Horace Walpole, an eighteenth century British writer, created the term "serendipity" from the name given an imaginary kingdom in a fairy tale in which the principle characters "making discoveries by accident and sagacity. . . . for you must observe that no discovery of a thing you are looking for comes under this description." (Word History, "serendipity, American Heritage Dictionary (1992), p. 1647, quoting Walpole.) Contemplating instances of serendipity, Liestman (1992) describes six paradigms of serendipity and their application to information seeking:


Coincidence - discovery by purely random luck;
Prevenient grace - discovery benefiting from the efforts of others (e.g., through cataloguing and classification) performed on behalf of the searcher by others unseen and unknown;
Synchronicity - simultaneous occurrence of two meaningfully but not causally connected events;
Perseverance - the drudge method of exhaustive and open-ended searches until a discovery is made;
Altamirage - discovery as a result of the searcher's habits, character, knowledge which uniquely connect the searcher with information;
Sagacity - discoveries through intuition and skill which consciously or unconsciously steer the searcher to a fruitful source of information.

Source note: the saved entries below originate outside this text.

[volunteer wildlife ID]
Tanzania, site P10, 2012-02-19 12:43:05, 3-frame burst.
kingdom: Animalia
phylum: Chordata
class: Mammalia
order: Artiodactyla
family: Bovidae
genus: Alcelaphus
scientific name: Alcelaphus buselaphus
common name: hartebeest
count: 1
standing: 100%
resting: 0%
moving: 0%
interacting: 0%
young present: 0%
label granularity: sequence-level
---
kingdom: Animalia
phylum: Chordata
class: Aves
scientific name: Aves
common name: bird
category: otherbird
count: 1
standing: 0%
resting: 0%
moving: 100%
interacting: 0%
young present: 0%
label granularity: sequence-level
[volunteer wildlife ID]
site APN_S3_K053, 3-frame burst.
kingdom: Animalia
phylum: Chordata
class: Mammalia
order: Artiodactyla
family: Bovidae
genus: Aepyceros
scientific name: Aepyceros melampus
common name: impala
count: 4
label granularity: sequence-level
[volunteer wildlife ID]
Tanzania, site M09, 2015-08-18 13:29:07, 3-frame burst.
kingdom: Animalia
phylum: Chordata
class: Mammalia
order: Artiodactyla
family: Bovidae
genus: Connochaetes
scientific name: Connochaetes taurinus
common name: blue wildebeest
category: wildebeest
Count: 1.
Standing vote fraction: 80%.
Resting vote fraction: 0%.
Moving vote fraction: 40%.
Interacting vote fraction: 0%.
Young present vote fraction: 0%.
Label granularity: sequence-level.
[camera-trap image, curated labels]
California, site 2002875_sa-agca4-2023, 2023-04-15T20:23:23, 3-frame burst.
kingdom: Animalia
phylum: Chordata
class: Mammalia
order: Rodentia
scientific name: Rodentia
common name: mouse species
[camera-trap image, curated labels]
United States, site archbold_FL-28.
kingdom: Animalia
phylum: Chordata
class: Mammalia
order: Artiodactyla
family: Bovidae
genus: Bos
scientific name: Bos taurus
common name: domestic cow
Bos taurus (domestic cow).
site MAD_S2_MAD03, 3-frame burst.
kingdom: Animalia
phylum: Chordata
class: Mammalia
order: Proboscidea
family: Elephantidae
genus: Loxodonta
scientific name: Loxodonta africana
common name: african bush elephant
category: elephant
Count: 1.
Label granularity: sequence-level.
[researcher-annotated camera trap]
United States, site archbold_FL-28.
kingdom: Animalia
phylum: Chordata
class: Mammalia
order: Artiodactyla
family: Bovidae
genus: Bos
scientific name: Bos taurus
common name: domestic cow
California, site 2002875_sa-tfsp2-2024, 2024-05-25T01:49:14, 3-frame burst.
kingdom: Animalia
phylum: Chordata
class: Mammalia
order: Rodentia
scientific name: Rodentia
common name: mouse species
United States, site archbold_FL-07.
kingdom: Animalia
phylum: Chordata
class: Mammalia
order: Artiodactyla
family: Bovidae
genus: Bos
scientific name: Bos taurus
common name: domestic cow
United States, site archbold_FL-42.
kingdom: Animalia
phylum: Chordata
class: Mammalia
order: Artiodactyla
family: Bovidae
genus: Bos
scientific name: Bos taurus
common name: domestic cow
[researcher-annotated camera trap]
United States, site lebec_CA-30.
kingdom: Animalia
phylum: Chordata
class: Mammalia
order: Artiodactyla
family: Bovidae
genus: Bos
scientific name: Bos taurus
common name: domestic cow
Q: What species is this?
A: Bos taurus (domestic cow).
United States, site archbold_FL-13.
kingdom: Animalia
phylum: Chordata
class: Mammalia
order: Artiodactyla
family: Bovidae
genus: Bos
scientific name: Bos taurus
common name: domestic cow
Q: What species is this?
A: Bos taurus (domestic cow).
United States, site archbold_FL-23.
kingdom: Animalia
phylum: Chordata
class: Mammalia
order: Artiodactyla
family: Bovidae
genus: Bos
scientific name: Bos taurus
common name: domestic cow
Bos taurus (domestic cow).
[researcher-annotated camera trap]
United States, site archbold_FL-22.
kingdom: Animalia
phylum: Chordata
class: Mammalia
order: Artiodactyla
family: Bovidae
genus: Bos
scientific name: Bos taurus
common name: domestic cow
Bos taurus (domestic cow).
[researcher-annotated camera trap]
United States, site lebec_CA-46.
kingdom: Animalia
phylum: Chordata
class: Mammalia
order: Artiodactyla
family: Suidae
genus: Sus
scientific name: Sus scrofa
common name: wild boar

Coincidence and synchronicity are inconsistent with Walpole's concept, which includes the interaction of accident and sagacity, (discerning, farsighted, wise). Examples in the library occur when a user spots a resource that may be alphabetically sequential or on the way to a chosen resource. Relying purely on stochastic factors, such examples would not be ripe for information system planning and manipulation, and will thus not be further considered in this paper.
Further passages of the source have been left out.